Северный шторм — страница 28 из 85

«Что мы творим! – мелькнуло в голове старшего хольда. – Одни безумцы воюют с другими! И Лотар тоже хорош! Подумаешь, задержался бы с головой Штерна на пару часов! Проклятый скандинав со своей проклятой принципиальностью! Нет уж, хватит! Выше не полезу!»

И правильно сделал, за что потом похвалил собственную прозорливость. Когда бойцам Энунда удалось-таки осуществить свою акцию, пара зажигательных бутылок угодила аккурат в то место, куда собирался перебежать Ярослав. Но остальные бутылки, брошенные в окна аудитории, разбились точно о баррикаду, сразу же жарко запылавшую с обоих краев.

Кадеты опомнились, когда дружинники Энунда уже перестали маячить в окнах и потому отстреливаться было поздно. Бесполезно было и тушить объятую пламенем баррикаду. Лотар все правильно рассчитал: среди идущих на смерть кадетов не нашлось желающих гореть заживо, и все они, отстреливаясь, ринулись через преграду и парты в последнюю атаку. Рассредоточившиеся вдоль стен и за кафедрой, дренги встретили атакующую волну врагов кинжальным огнем, безжалостно скосив кадетов еще до того, как те перешли в штыки…

В таком сражении Ярославу еще участвовать не доводилось. Это был не бой, а натуральная бойня. Одно дело, когда враг воюет с тобой по вполне понятным правилам, но как воспринимать такой массовый и на первый взгляд беспричинный суицид? Ради чего? Ради памяти погибших под Базелем старших товарищей? Но разве не разумнее было отомстить, отступив к Ватикану и влившись в ряды других воинских частей?

Подобное безрассудство совершенно не укладывалось в голове княжича. Но ни выбора, ни времени на раздумья у него не оставалось. И Ярослав, как и прочие дренги, методично расстреливал бегущих на него очумелых кадетов, стараясь не смотреть в их перекошенные смертельной яростью лица. Сегодня ему открылся еще один лик войны, о котором он раньше не подозревал. Сколько же их было в действительности? Пожалуй, побольше, чем у самого Локи…

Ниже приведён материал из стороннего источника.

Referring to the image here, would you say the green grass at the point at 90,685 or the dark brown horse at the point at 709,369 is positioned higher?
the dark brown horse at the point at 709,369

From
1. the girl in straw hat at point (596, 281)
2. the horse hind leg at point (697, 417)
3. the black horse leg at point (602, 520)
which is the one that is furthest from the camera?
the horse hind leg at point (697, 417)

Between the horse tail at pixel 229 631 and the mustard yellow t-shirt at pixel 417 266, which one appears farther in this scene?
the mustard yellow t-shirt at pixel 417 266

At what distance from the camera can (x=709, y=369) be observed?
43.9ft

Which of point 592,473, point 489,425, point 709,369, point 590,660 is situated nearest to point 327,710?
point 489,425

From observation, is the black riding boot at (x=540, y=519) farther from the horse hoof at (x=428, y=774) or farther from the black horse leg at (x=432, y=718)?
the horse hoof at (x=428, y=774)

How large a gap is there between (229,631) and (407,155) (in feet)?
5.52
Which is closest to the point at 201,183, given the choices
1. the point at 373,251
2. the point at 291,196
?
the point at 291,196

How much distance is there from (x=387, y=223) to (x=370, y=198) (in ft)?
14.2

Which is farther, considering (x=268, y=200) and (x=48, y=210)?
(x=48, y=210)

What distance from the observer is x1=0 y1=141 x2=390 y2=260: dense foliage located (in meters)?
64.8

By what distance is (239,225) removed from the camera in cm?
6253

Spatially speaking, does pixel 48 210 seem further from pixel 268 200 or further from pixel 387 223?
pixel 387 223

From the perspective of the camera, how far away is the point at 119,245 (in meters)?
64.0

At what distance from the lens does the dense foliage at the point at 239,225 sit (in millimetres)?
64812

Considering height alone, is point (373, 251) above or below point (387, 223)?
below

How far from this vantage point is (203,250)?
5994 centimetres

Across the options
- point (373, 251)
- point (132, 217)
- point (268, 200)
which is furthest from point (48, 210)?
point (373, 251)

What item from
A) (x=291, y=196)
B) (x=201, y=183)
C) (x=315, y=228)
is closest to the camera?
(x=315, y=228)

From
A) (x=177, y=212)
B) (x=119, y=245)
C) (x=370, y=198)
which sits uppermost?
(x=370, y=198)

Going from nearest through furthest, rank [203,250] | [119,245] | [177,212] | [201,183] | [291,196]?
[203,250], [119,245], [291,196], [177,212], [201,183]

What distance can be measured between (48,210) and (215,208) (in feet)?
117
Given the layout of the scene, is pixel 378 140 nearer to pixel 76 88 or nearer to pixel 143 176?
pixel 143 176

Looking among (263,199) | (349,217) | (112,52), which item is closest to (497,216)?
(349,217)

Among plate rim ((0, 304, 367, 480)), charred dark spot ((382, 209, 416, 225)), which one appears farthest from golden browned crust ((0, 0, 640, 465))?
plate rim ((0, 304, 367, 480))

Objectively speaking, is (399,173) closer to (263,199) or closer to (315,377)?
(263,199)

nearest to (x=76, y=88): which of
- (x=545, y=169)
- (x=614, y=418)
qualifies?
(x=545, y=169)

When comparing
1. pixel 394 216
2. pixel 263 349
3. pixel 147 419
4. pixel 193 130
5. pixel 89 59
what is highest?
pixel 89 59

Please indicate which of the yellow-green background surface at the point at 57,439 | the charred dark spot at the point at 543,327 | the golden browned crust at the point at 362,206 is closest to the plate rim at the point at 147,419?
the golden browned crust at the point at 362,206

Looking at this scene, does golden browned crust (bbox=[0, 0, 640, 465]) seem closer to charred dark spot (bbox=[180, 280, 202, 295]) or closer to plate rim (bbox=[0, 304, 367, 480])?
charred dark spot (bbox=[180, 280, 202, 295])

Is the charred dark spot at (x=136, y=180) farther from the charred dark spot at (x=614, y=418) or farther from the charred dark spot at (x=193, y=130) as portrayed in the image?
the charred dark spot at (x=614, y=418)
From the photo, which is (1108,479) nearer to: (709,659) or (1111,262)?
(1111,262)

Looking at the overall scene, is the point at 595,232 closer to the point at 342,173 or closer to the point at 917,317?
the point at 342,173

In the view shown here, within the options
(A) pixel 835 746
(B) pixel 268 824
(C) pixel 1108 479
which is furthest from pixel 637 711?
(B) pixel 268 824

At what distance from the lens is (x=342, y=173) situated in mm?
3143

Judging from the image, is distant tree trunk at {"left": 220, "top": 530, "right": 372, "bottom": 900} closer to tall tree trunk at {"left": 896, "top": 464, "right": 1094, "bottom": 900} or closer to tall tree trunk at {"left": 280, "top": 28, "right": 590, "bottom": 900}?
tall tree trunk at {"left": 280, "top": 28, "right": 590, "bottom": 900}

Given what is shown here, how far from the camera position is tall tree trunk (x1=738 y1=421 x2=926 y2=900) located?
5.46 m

Расправа продлилась недолго. Вскоре весь зал был усеян телами кадетов. Еще недавно в этой аудитории их обучали воевать, и вряд ли кто-то из них тогда догадывался, что ему придется пасть смертью храбрых прямо в стенах родной Академии.

Помещение быстро наполнялось дымом, и многие из дренгов надрывно кашляли. Еще минута-другая, и здесь будет уже не продохнуть от гари. Лотар и прочие носились как ошалелые среди убитых и раненых кадетов, разыскивая полковника Штерна. То и дело раздавались выстрелы: форинг приказал бойцам оказывать раненым врагам знаменитое норманнское милосердие и сам не скупился на него.

Ярослав хотел сделать вид, что ему стало дурно от дыма, и под этим предлогом покинуть поле бойни, но вдруг его внимание привлекло какое-то движение по другую сторону баррикады. Княжич снова вскинул оружие. Да, Ярославу не нравилось воевать со своими ровесниками, и в глубине души он им даже сочувствовал. Но если в аудитории еще остались выжившие враги, во избежание угрозы с ними нужно было разделаться.

Выпрыгивая из-за горящей баррикады, кадеты успели основательно развалить ее, проделав в нагромождении мебели проход. Держа автомат наготове, Ярослав ворвался за опустевшее вражеское укрепление, желая поскорее довершить расправу, что не вызывала у него ничего, кроме отвращения.

За баррикадой находились только трупы кадетов, которые погибли от пуль дренгов еще до пожара. Кто же тогда двигался в дыму? Почудилось? Сказать наверняка можно было, лишь проверив хозяйственное помещение за галеркой.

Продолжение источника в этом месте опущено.